Data under study: Begin

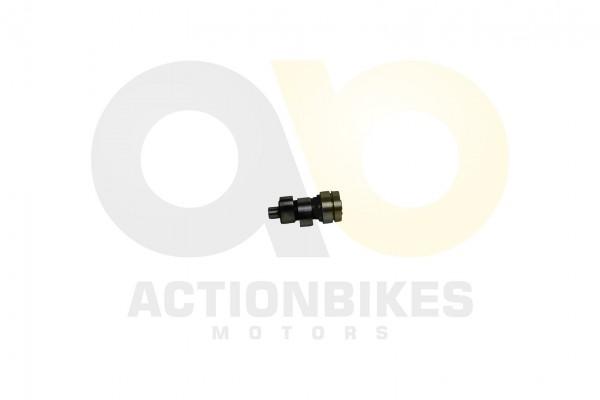 Actionbikes Feishen-Hunter-600cc-Nockenwelle-vorderer-Zylinder 322E332E31342E30303930 01 WZ 1620x108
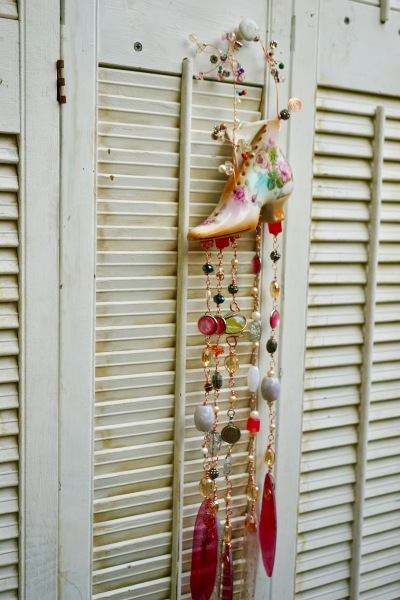 Shoe Wind Chime 1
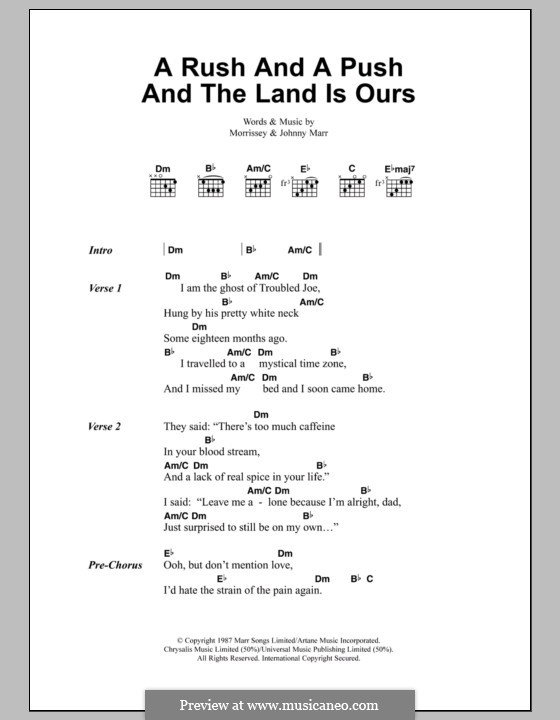A Rush and a Push and the Land Is Ours (The Smiths): Lyrics and chords by Morrissey, Johnny Marr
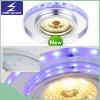 techo ahuecado 85-265V Downlight del LED para la decoración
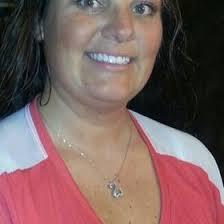 Ashley Mccance Facebook, Twitter & MySpace on PeekYou
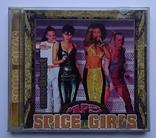 SPICE GIRLS. MP3., фото №2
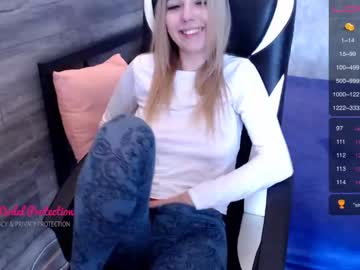 [23-04-20] jaylee_kryss record public webcam video from Chaturbate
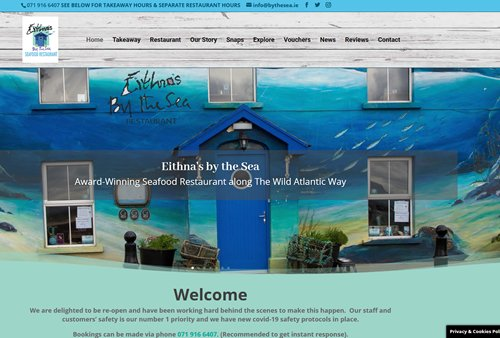 Eithnas Website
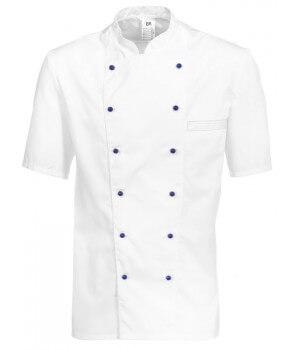 Veste chef de cuisine, manches courtes, peut bouillir, Blanc, Polycoton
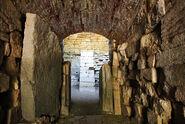 Tomba della Pietrera Vetulonia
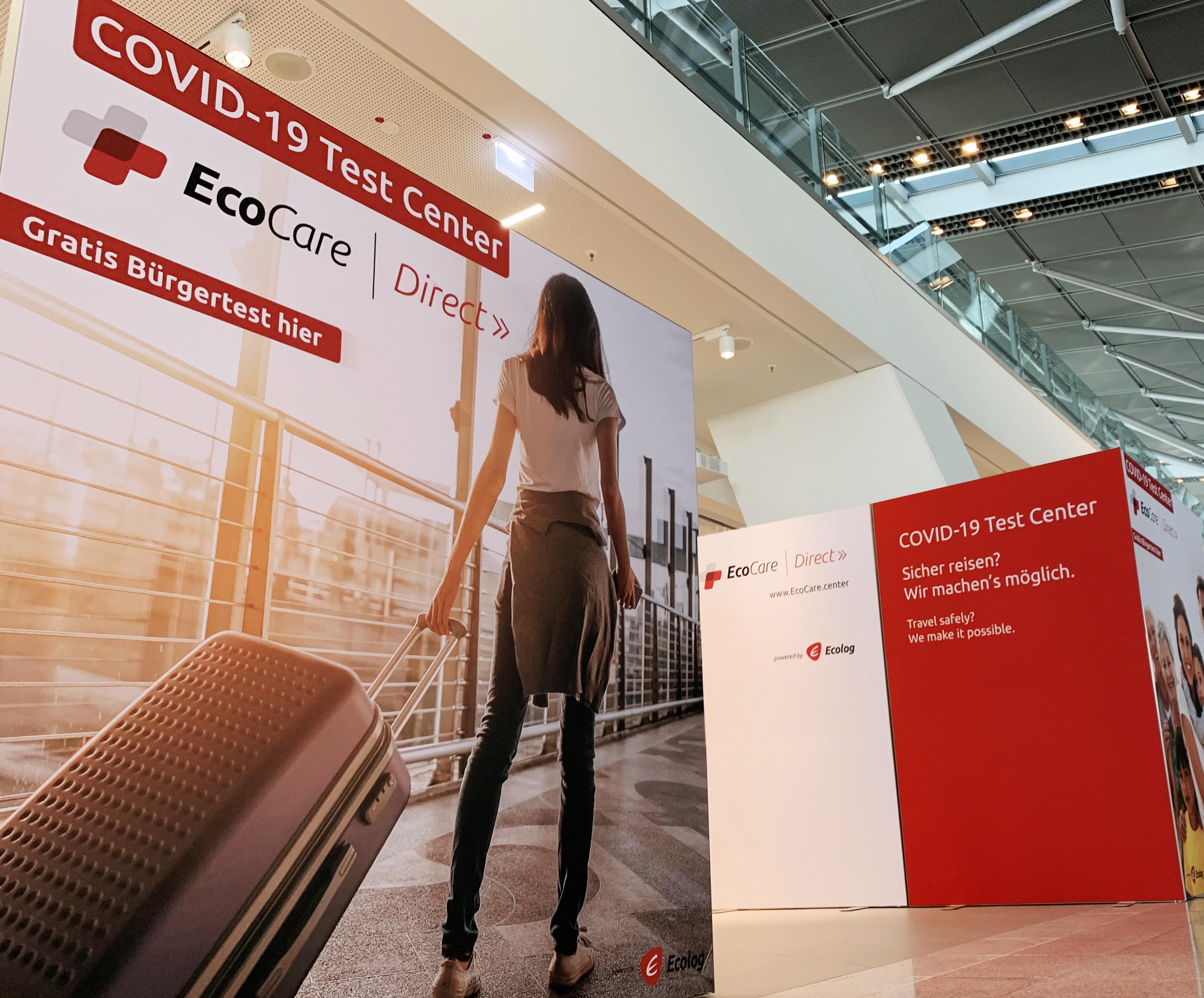 ▷ HealthCare Anbieter EcoCare eröffnet Corona Testzentrum im ...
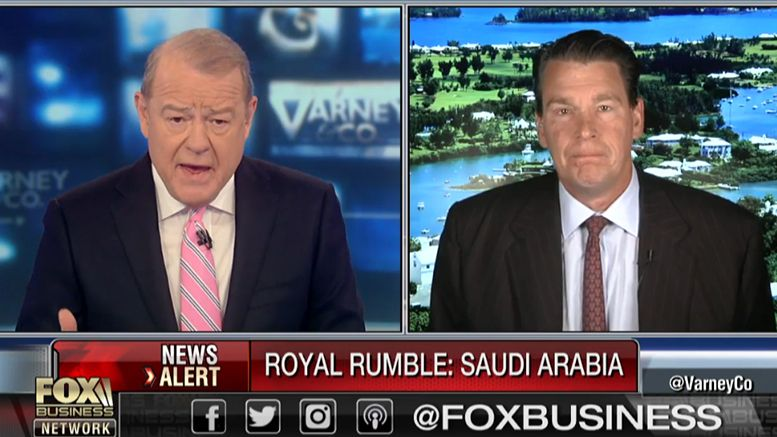 jbl greatest royal rumble video defense defend fox business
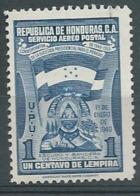 Honduras  - Yvert N° 160 * * - Ad 39238 - Honduras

Data under study: End

__Task description__:
Where pictures sit among the data above, omit them, and output the rest exactly.

__The completed task__:
 Actionbikes Feishen-Hunter-600cc-Nockenwelle-vorderer-Zylinder 322E332E31342E30303930 01 WZ 1620x108
 Shoe Wind Chime 1
A Rush and a Push and the Land Is Ours (The Smiths): Lyrics and chords by Morrissey, Johnny Marr
 techo ahuecado 85-265V Downlight del LED para la decoración
 Ashley Mccance Facebook, Twitter & MySpace on PeekYou
 SPICE GIRLS. MP3., фото №2
 [23-04-20] jaylee_kryss record public webcam video from Chaturbate
 Eithnas Website
 Veste chef de cuisine, manches courtes, peut bouillir, Blanc, Polycoton
 Tomba della Pietrera Vetulonia
 ▷ HealthCare Anbieter EcoCare eröffnet Corona Testzentrum im ...
 jbl greatest royal rumble video defense defend fox business
 Honduras  - Yvert N° 160 * * - Ad 39238 - Honduras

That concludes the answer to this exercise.